__Supplied entries__:
■ ■ ■ ■

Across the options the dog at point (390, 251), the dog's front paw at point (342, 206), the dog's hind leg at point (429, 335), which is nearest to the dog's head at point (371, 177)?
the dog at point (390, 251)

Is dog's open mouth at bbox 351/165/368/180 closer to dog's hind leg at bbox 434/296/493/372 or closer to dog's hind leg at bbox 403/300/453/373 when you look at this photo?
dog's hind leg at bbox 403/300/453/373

■ ■ ■ ■

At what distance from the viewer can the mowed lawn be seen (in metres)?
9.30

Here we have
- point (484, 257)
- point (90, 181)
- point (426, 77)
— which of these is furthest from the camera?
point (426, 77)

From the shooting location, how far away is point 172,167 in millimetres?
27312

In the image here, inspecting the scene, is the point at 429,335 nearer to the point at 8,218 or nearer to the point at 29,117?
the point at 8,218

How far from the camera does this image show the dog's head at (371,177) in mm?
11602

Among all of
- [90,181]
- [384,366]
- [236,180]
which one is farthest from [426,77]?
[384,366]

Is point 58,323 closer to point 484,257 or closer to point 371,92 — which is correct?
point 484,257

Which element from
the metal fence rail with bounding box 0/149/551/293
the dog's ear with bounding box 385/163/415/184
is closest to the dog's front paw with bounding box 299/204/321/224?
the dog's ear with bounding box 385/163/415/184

■ ■ ■ ■

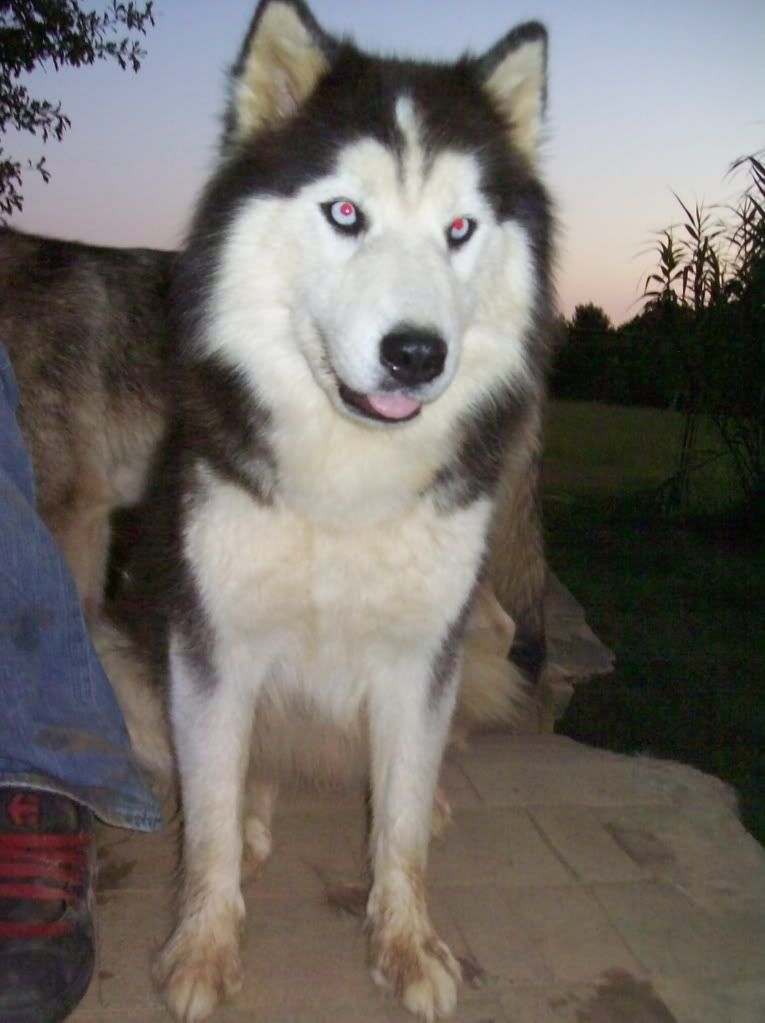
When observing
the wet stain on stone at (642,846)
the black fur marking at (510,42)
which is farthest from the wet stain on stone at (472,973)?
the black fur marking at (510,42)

■ ■ ■ ■

__What this task involves__:
Which lines in the entries above contain the string "point"? Find and copy each of those lines.

__Full response__:
Across the options the dog at point (390, 251), the dog's front paw at point (342, 206), the dog's hind leg at point (429, 335), which is nearest to the dog's head at point (371, 177)?
the dog at point (390, 251)
- point (484, 257)
- point (90, 181)
- point (426, 77)
point (426, 77)
From the shooting location, how far away is point 172,167 in millimetres?
In the image here, inspecting the scene, is the point at 429,335 nearer to the point at 8,218 or nearer to the point at 29,117?
the point at 8,218
Is point 58,323 closer to point 484,257 or closer to point 371,92 — which is correct?
point 484,257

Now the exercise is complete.